TASK GOAL =
Rewrite all of the entries below, swapping "nearer to" for "closer to" wherever it occurs and keeping everything else as is. Leave the pictures out of your answer.

Collected data entries =
========================================================================
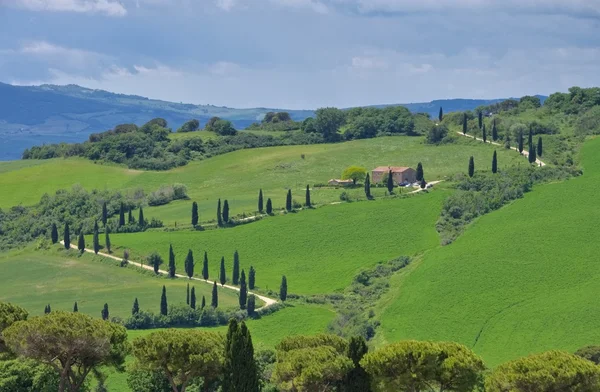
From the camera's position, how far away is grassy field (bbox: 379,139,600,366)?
Result: 310 feet

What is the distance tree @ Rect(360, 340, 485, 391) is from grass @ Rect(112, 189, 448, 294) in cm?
6463

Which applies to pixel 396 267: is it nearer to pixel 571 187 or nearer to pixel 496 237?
pixel 496 237

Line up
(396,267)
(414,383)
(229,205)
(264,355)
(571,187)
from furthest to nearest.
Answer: (229,205) → (571,187) → (396,267) → (264,355) → (414,383)

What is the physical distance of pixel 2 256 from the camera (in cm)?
14725

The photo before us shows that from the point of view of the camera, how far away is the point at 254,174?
184375 mm

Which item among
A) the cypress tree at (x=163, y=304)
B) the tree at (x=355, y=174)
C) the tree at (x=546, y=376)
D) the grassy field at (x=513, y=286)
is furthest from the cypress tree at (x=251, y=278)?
the tree at (x=546, y=376)

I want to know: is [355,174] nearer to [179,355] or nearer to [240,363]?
[179,355]

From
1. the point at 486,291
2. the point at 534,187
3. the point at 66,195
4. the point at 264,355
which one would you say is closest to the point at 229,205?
the point at 66,195

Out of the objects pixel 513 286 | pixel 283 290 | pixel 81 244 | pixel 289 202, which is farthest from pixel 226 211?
pixel 513 286

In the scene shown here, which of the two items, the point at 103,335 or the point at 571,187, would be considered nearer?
the point at 103,335

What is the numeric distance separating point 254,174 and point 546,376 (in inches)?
5285

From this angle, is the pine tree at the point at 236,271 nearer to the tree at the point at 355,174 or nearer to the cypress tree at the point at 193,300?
the cypress tree at the point at 193,300

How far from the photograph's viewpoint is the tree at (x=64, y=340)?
5306cm

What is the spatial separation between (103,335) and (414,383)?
55.2 feet
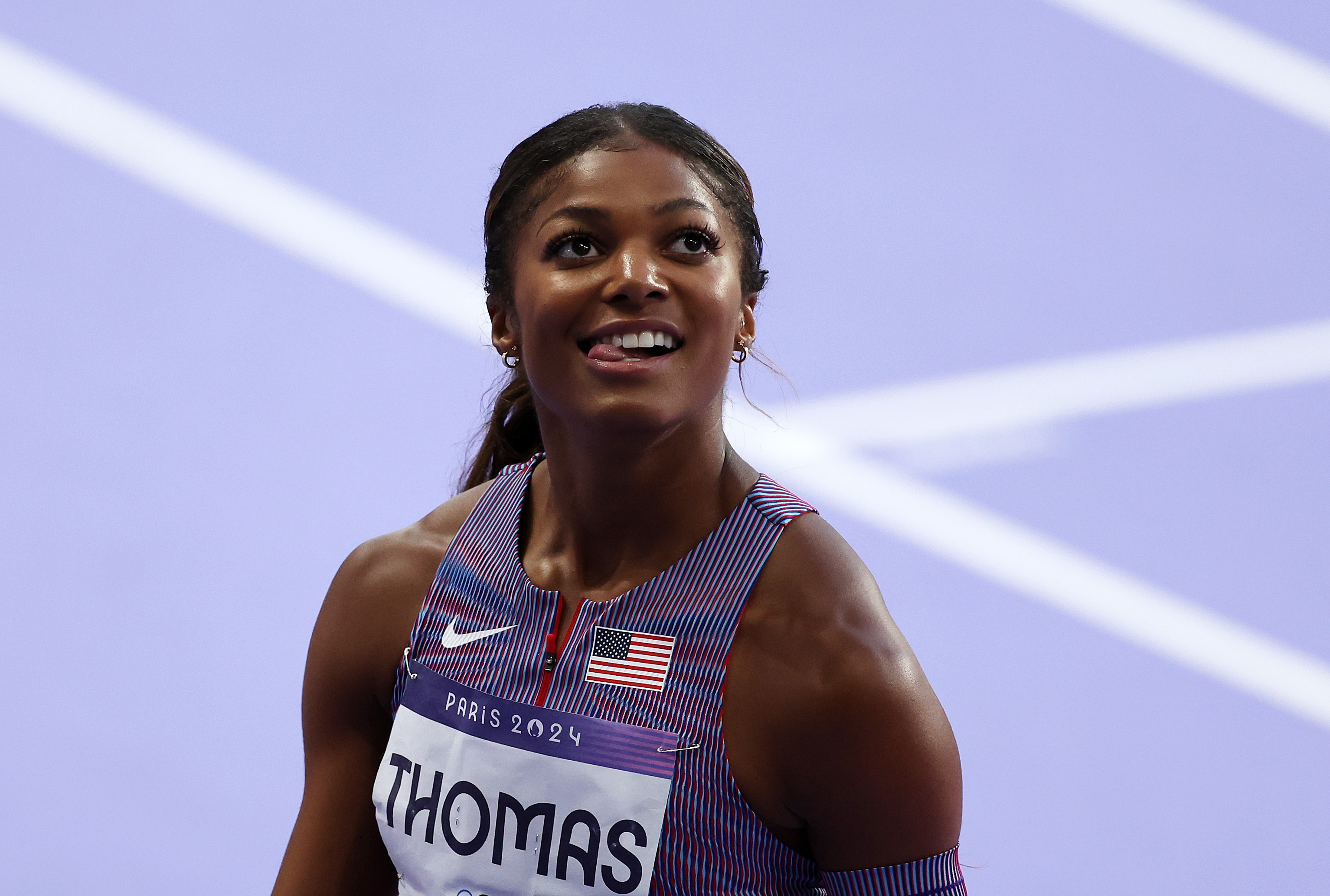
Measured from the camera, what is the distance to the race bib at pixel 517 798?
2.78 ft

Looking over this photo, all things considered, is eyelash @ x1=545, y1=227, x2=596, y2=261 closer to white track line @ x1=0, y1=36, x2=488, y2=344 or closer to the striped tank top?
the striped tank top

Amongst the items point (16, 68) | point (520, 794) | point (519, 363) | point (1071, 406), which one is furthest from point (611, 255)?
point (16, 68)

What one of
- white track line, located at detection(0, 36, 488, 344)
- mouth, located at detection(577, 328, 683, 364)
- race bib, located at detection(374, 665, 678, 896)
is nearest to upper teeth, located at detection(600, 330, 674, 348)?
mouth, located at detection(577, 328, 683, 364)

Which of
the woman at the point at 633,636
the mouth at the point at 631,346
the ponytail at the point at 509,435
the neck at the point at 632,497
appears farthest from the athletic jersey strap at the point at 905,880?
the ponytail at the point at 509,435

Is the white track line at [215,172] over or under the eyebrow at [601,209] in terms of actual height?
over

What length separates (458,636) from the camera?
95 cm

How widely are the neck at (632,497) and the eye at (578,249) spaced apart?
0.11 metres

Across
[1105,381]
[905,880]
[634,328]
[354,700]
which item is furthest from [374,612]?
[1105,381]

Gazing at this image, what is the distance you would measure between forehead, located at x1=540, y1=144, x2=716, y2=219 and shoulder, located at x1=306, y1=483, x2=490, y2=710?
28 cm

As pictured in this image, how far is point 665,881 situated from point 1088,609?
1904 millimetres

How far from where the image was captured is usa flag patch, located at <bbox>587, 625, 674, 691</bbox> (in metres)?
0.88

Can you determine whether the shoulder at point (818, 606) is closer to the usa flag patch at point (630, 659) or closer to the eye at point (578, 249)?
the usa flag patch at point (630, 659)

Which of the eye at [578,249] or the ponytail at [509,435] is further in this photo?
the ponytail at [509,435]

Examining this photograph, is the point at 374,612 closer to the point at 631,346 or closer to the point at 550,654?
the point at 550,654
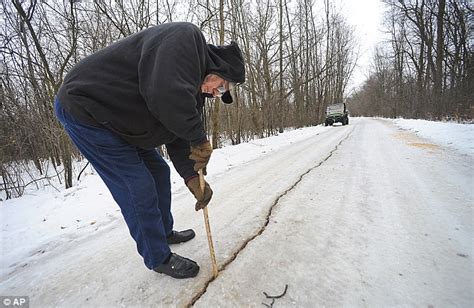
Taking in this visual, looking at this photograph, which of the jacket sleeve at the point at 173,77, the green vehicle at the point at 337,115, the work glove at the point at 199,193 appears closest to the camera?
the jacket sleeve at the point at 173,77

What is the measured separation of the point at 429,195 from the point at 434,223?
0.69 meters

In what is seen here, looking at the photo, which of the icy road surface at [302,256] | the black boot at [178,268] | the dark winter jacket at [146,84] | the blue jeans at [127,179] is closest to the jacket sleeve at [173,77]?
the dark winter jacket at [146,84]

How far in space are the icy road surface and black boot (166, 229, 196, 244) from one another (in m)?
0.04

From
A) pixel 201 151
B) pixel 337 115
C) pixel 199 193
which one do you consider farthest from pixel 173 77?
pixel 337 115

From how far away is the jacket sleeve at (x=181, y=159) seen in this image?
1.61 meters

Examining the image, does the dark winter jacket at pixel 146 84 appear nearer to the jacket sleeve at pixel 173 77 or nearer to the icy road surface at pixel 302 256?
the jacket sleeve at pixel 173 77

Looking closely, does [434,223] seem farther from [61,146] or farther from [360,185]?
[61,146]

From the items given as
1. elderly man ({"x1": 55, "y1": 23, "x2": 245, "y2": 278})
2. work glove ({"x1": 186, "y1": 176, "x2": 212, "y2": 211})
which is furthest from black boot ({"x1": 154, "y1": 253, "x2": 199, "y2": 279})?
work glove ({"x1": 186, "y1": 176, "x2": 212, "y2": 211})

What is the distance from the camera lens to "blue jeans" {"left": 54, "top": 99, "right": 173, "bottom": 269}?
1226 millimetres

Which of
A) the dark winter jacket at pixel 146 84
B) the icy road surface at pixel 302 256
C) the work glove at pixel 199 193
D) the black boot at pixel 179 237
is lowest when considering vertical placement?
the icy road surface at pixel 302 256

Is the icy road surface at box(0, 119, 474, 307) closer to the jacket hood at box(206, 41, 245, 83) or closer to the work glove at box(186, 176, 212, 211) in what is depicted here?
the work glove at box(186, 176, 212, 211)

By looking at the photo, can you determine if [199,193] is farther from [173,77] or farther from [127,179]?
[173,77]

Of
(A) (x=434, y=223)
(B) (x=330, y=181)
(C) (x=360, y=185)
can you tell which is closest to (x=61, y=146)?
(B) (x=330, y=181)

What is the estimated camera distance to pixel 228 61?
1.35 meters
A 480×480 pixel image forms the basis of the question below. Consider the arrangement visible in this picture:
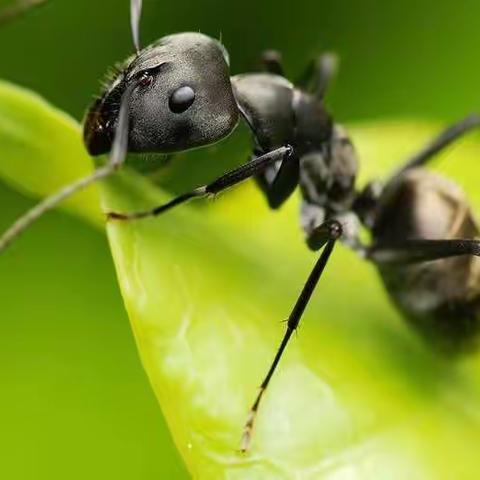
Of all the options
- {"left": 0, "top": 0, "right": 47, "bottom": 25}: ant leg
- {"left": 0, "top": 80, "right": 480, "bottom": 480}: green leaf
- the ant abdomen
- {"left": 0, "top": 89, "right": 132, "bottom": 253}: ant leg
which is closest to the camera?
{"left": 0, "top": 89, "right": 132, "bottom": 253}: ant leg

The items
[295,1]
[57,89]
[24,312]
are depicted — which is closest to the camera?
[24,312]

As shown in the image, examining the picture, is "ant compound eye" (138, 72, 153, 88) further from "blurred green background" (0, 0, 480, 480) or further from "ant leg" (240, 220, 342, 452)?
"blurred green background" (0, 0, 480, 480)

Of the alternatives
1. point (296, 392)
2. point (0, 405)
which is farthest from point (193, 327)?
point (0, 405)

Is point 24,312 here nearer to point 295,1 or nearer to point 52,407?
========================================================================
ANSWER TO THE TASK =
From the camera's position, how far away is grassy field (bbox: 379,139,600,366)?
Result: 310 feet

What is the distance tree @ Rect(360, 340, 485, 391) is from grass @ Rect(112, 189, 448, 294) in cm?
6463

Which applies to pixel 396 267: is it closer to pixel 571 187 or closer to pixel 496 237?
pixel 496 237

Line up
(396,267)
(414,383)
(229,205)
(264,355)
(571,187)
from furthest to nearest.
Answer: (229,205) → (571,187) → (396,267) → (264,355) → (414,383)

What is the physical distance of pixel 2 256 from the camera (in cm)?
14725

The photo before us shows that from the point of view of the camera, how far away is the point at 254,174?
184375 mm

Which item among
A) the cypress tree at (x=163, y=304)
B) the tree at (x=355, y=174)
C) the tree at (x=546, y=376)
D) the grassy field at (x=513, y=286)
is furthest from the cypress tree at (x=251, y=278)?
the tree at (x=546, y=376)

I want to know: is [355,174] closer to [179,355] or closer to [240,363]?
[179,355]

From
1. the point at 486,291
2. the point at 534,187
3. the point at 66,195
4. the point at 264,355
which one would you say is closest to the point at 229,205?
the point at 66,195

Out of the objects pixel 513 286 | pixel 283 290 | pixel 81 244 | pixel 289 202, which is farthest from pixel 226 211?
pixel 513 286

In the scene shown here, which of the two items, the point at 103,335 or the point at 571,187, would be considered nearer?
the point at 103,335

What is the numeric distance separating point 254,174 and point 546,376 (in inches)?
5285

From this angle, is the pine tree at the point at 236,271 closer to the tree at the point at 355,174 or closer to the cypress tree at the point at 193,300?
the cypress tree at the point at 193,300

How far from the photograph's viewpoint is the tree at (x=64, y=340)?
5306cm

What is the spatial separation between (103,335) and (414,383)?
55.2 feet
Measured from the camera, what is the distance to the race bib at pixel 517 798?
2.78 ft

Looking over this photo, all things considered, is eyelash @ x1=545, y1=227, x2=596, y2=261 closer to white track line @ x1=0, y1=36, x2=488, y2=344 or closer to the striped tank top?
the striped tank top

Amongst the items point (16, 68) | point (520, 794) | point (519, 363) | point (1071, 406), which one is furthest from point (611, 255)?
point (16, 68)

What one of
- white track line, located at detection(0, 36, 488, 344)
- mouth, located at detection(577, 328, 683, 364)
- race bib, located at detection(374, 665, 678, 896)
is nearest to upper teeth, located at detection(600, 330, 674, 348)?
mouth, located at detection(577, 328, 683, 364)

Which of
the woman at the point at 633,636
the mouth at the point at 631,346
the ponytail at the point at 509,435
the neck at the point at 632,497
appears farthest from the athletic jersey strap at the point at 905,880?
the ponytail at the point at 509,435

Is the white track line at [215,172] over or under the eyebrow at [601,209] in terms of actual height?
over

What length separates (458,636) from the camera?
95 cm

How widely are the neck at (632,497) and the eye at (578,249) spaced apart?
0.11 metres

Across
[1105,381]
[905,880]
[634,328]
[354,700]
which item is furthest from [374,612]?
[1105,381]

Gazing at this image, what is the distance you would measure between forehead, located at x1=540, y1=144, x2=716, y2=219 and shoulder, located at x1=306, y1=483, x2=490, y2=710?
28 cm

As pictured in this image, how far is point 665,881 situated from point 1088,609?
1904 millimetres

How far from where the image was captured is usa flag patch, located at <bbox>587, 625, 674, 691</bbox> (in metres)?
0.88

Can you determine whether the shoulder at point (818, 606) is closer to the usa flag patch at point (630, 659) or closer to the eye at point (578, 249)?
the usa flag patch at point (630, 659)

Which of the eye at [578,249] or the ponytail at [509,435] is further in this photo?
the ponytail at [509,435]

Examining this photograph, is the point at 374,612 closer to the point at 631,346 or closer to the point at 550,654?
the point at 550,654
Taking in this visual, looking at this photograph, which of the jacket sleeve at the point at 173,77, the green vehicle at the point at 337,115, the work glove at the point at 199,193 appears closest to the camera?
the jacket sleeve at the point at 173,77

What is the measured separation of the point at 429,195 from the point at 434,223?
0.69 meters

In what is seen here, looking at the photo, which of the icy road surface at [302,256] | the black boot at [178,268] | the dark winter jacket at [146,84] | the blue jeans at [127,179] is closest to the jacket sleeve at [173,77]?
the dark winter jacket at [146,84]

How far in space are the icy road surface and black boot (166, 229, 196, 244) from one another (in m)?
0.04

From
A) pixel 201 151
B) pixel 337 115
C) pixel 199 193
which one do you consider farthest from pixel 173 77?
pixel 337 115

From how far away is the jacket sleeve at (x=181, y=159) seen in this image?
1.61 meters

Examining the image, does the dark winter jacket at pixel 146 84 appear closer to the jacket sleeve at pixel 173 77 or closer to the icy road surface at pixel 302 256?
the jacket sleeve at pixel 173 77

Looking closely, does [434,223] seem farther from [61,146] or farther from [360,185]?
[61,146]

From the items given as
1. elderly man ({"x1": 55, "y1": 23, "x2": 245, "y2": 278})
2. work glove ({"x1": 186, "y1": 176, "x2": 212, "y2": 211})
which is furthest from black boot ({"x1": 154, "y1": 253, "x2": 199, "y2": 279})?
work glove ({"x1": 186, "y1": 176, "x2": 212, "y2": 211})

What is the distance from the camera lens to "blue jeans" {"left": 54, "top": 99, "right": 173, "bottom": 269}?
1226 millimetres

Which of
A) the dark winter jacket at pixel 146 84
B) the icy road surface at pixel 302 256
C) the work glove at pixel 199 193
D) the black boot at pixel 179 237
is lowest when considering vertical placement?
the icy road surface at pixel 302 256

Is the icy road surface at box(0, 119, 474, 307) closer to the jacket hood at box(206, 41, 245, 83) or closer to the work glove at box(186, 176, 212, 211) in what is depicted here?
the work glove at box(186, 176, 212, 211)

By looking at the photo, can you determine if [199,193] is farther from [173,77] or farther from [127,179]?
[173,77]

Of
(A) (x=434, y=223)
(B) (x=330, y=181)
(C) (x=360, y=185)
can you tell which is closest to (x=61, y=146)?
(B) (x=330, y=181)

What is the estimated camera distance to pixel 228 61?
1.35 meters
A 480×480 pixel image forms the basis of the question below. Consider the arrangement visible in this picture:
Of all the options
- {"left": 0, "top": 0, "right": 47, "bottom": 25}: ant leg
- {"left": 0, "top": 80, "right": 480, "bottom": 480}: green leaf
- the ant abdomen
- {"left": 0, "top": 89, "right": 132, "bottom": 253}: ant leg
which is closest to the camera?
{"left": 0, "top": 89, "right": 132, "bottom": 253}: ant leg

The items
[295,1]
[57,89]
[24,312]
are depicted — which is closest to the camera?
[24,312]

As shown in the image, examining the picture, is "ant compound eye" (138, 72, 153, 88) further from "blurred green background" (0, 0, 480, 480) or further from "ant leg" (240, 220, 342, 452)?
"blurred green background" (0, 0, 480, 480)

Of the alternatives
1. point (296, 392)
2. point (0, 405)
which is farthest from point (193, 327)?
point (0, 405)

Is point 24,312 here closer to point 295,1 or closer to point 52,407?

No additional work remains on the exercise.